▶ **TRAVAIL À FAIRE**:
**a.** Résumez en deux phrases l'extrait sur le season finale.
**b.** Prolongez l'extrait sur le season finale à partir de sa dernière phrase.

En conclusion, jetons un dernier regard au season finale. Une belle synthèse du programme global établi depuis le pilot. Point de convergence des différentes storylines, les scénaristes réussissent leur numéro de jonglage, sans perdre une balle. Sur le principe de l’action (les épisodes précédents) / réaction, ils composent une succession de scènes qui fonctionneraient presque si leur perception n’était pas encombré d’un passif lourd et de ficelles grosses. Comme le suspense dans le bunker, difficile à tenir quand il s’agit de l’acteur principal d’une série renouvelée pour une seconde saison. Si la première défaillance (mécanique, un fil se détache dans la précipitation qui suit l’attaque du sniper) fait dans la prolongation du pauvre (ou du scénariste faignant), la seconde (humaine, un dialogue père / fille) joue une corde sensible évidente mais qui fonctionne grâce un travail préalable convaincant. Une même séquence en mode miroir au résultat opposé : un fil grossier (ce que la série a composé pendant sa seconde partie de saison) et un autre plus nuancé (par petites touches successives). La différence entre prendre son temps et se précipiter. Une impression souvent ressenti au cours de cette saison, celle d’une série schizophrène qui a voulu tenir une promesse, dissipée par un volte face pour faire place à une show survoltée, chargée en adrénaline (au sens : enchaînement des révélations / rebondissement, pas dans l’action) et devenue pauvre au fil du temps.

▶ **LIGNES AFFICHÉES**:
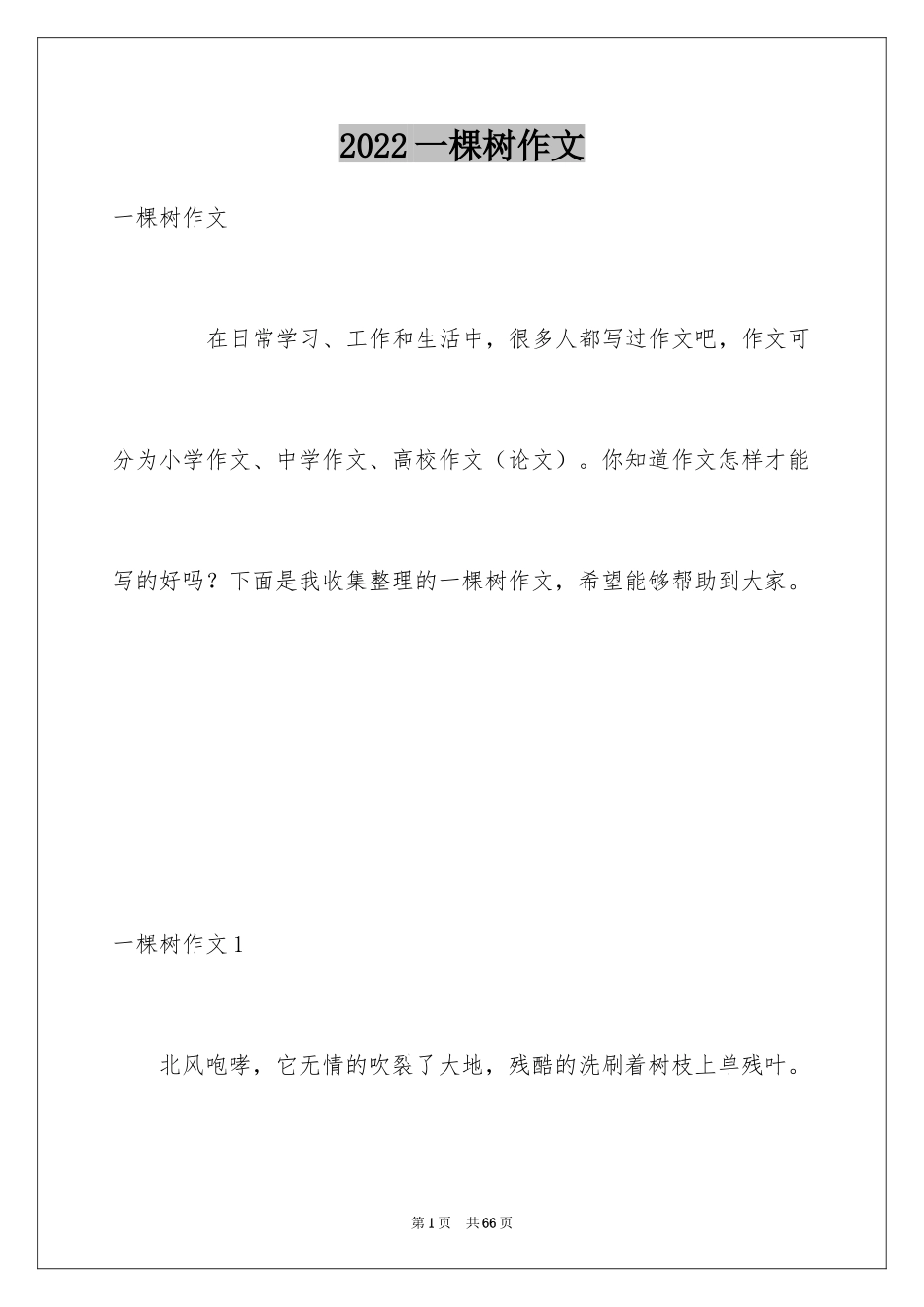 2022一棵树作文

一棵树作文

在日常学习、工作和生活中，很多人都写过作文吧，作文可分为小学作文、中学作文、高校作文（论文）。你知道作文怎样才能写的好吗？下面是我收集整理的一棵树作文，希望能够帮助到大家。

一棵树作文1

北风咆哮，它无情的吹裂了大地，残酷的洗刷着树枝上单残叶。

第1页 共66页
--
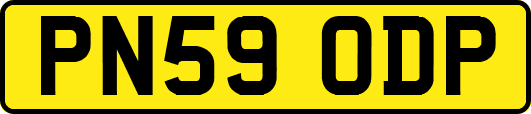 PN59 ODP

▶ **RÉPONSES DANS L'ORDRE**:
**a.** Le season finale réunit les différentes storylines et fait la synthèse du programme établi depuis le pilot, mais ses scènes pâtissent d'un passif lourd et de grosses ficelles, comme le suspense dans le bunker autour de l'acteur principal d'une série renouvelée pour une seconde saison. La saison donne l'impression d'une série schizophrène qui a renoncé à sa promesse pour devenir un show survolté, chargé en révélations et en rebondissements, et de plus en plus pauvre.

**b.**
Que faut-il attendre pour la seconde saison ? Une nouvelle série. Sur le principe de la révolution lunaire, les auteurs sont parvenus, dans un mouvement circulaire, à redistribuer les cartes, ériger une nouvelle situation initiale, fonctionnant de façon presque autonome. Ils donnent la possibilité aux spectateurs de recomposer la première saison et remodeler, à leur convenance, le passé de la série. Car Homeland, saison 02, change ses fondamentaux. Il ne s’agit plus de traiter l’ambiguïté autour de la culpabilité mais l’agilité d’un espion à pénétrer la politique américaine. Une nouvelle promesse, que j’espère, les auteurs vont tenir jusqu’au bout, sans fausse note.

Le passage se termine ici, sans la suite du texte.